Exercise instructions » Swap "Hooks" for "Hangers" throughout the items below and copy them out otherwise unchanged, without the pictures.

Top of Data extract

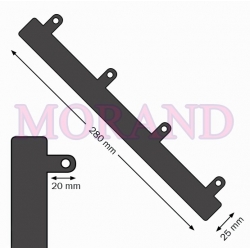 Łącznik 4 oczka 280x25mm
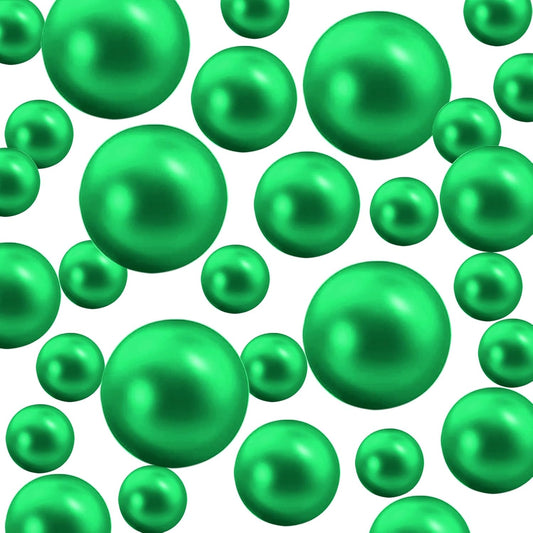 300Pcs Vase Filler Green No Hole Faux Pearl Beads for Vase Filling Decorations, Candle Centerpieces, Wedding Centerpieces, Home Party Decor (8/14/20mm)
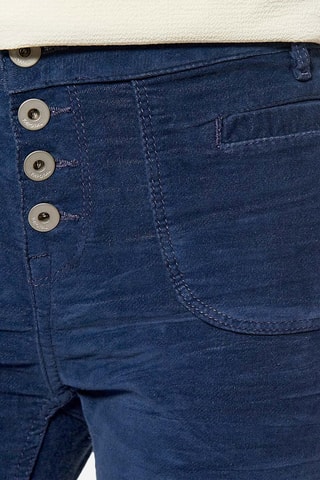 Jean bootcut taille haute Lucky - Bleu marine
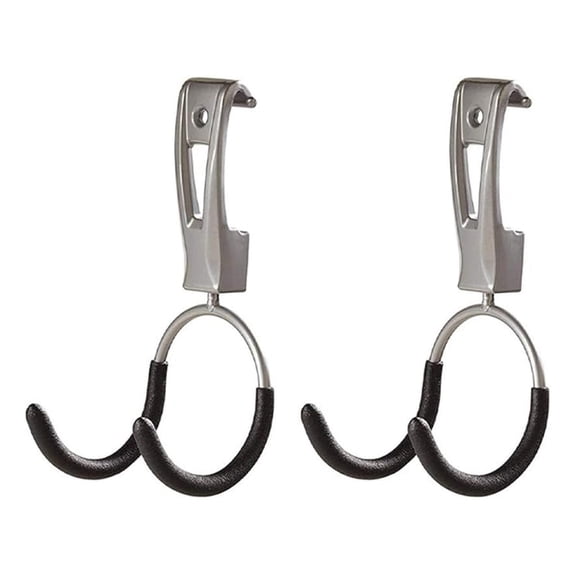Garage Hooks 2 Pack - FastTrack Metallic Hanging Hooks for Garage Storage - Ladder, Tool & Bike Organizer - Heavy Duty Steel Hooks for Shed & Wall Mounting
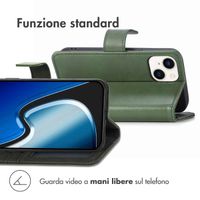 imoshion Cover a libro di Lusso Apple iPhone 15 - Verde
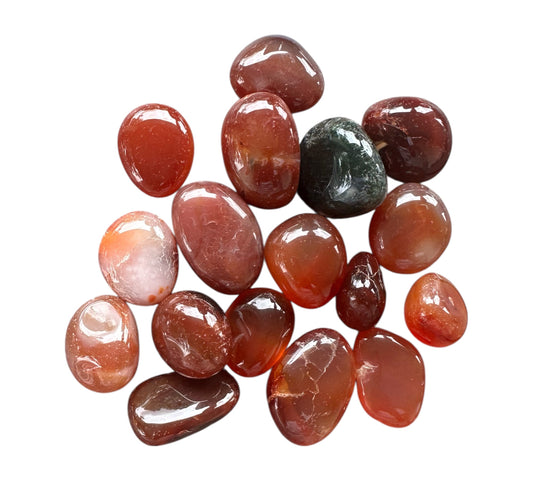 Pierre roulée Cornaline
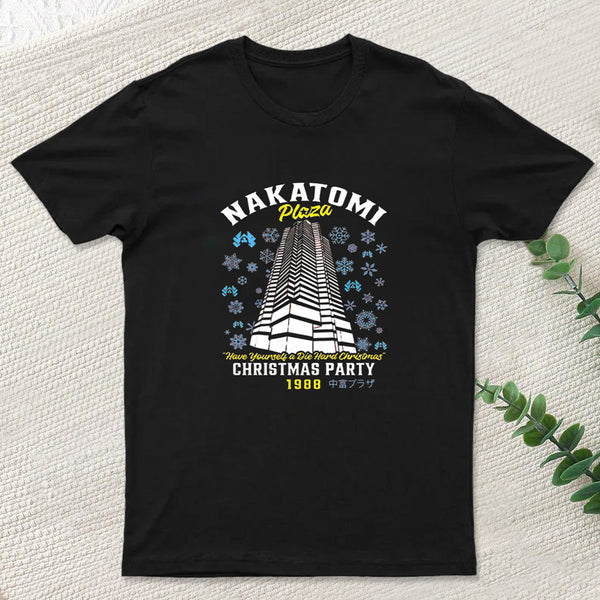 Christmas Nakatomi Building Die Hard Geek T-Shirt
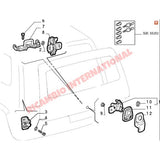 Rear Boot Tailgate Lock - Fiat Cinquecento - Handles - Locks and Catches
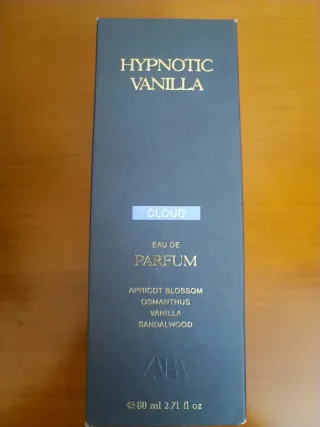 Perfume " HIPNOTIC VANILLA CLOUD " ZARA 80 ML.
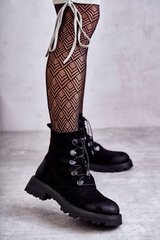 Auliniai batai moterims PJ1 BSB22026, juodi цена и информация | Женские сапоги | pigu.lt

Bottom of Data extract

Your response »
 Łącznik 4 oczka 280x25mm
 300Pcs Vase Filler Green No Hole Faux Pearl Beads for Vase Filling Decorations, Candle Centerpieces, Wedding Centerpieces, Home Party Decor (8/14/20mm)
 Jean bootcut taille haute Lucky - Bleu marine
Garage Hangers 2 Pack - FastTrack Metallic Hanging Hangers for Garage Storage - Ladder, Tool & Bike Organizer - Heavy Duty Steel Hangers for Shed & Wall Mounting
 imoshion Cover a libro di Lusso Apple iPhone 15 - Verde
 Pierre roulée Cornaline
 Christmas Nakatomi Building Die Hard Geek T-Shirt
 Rear Boot Tailgate Lock - Fiat Cinquecento - Handles - Locks and Catches
 Perfume " HIPNOTIC VANILLA CLOUD " ZARA 80 ML.
 Auliniai batai moterims PJ1 BSB22026, juodi цена и информация | Женские сапоги | pigu.lt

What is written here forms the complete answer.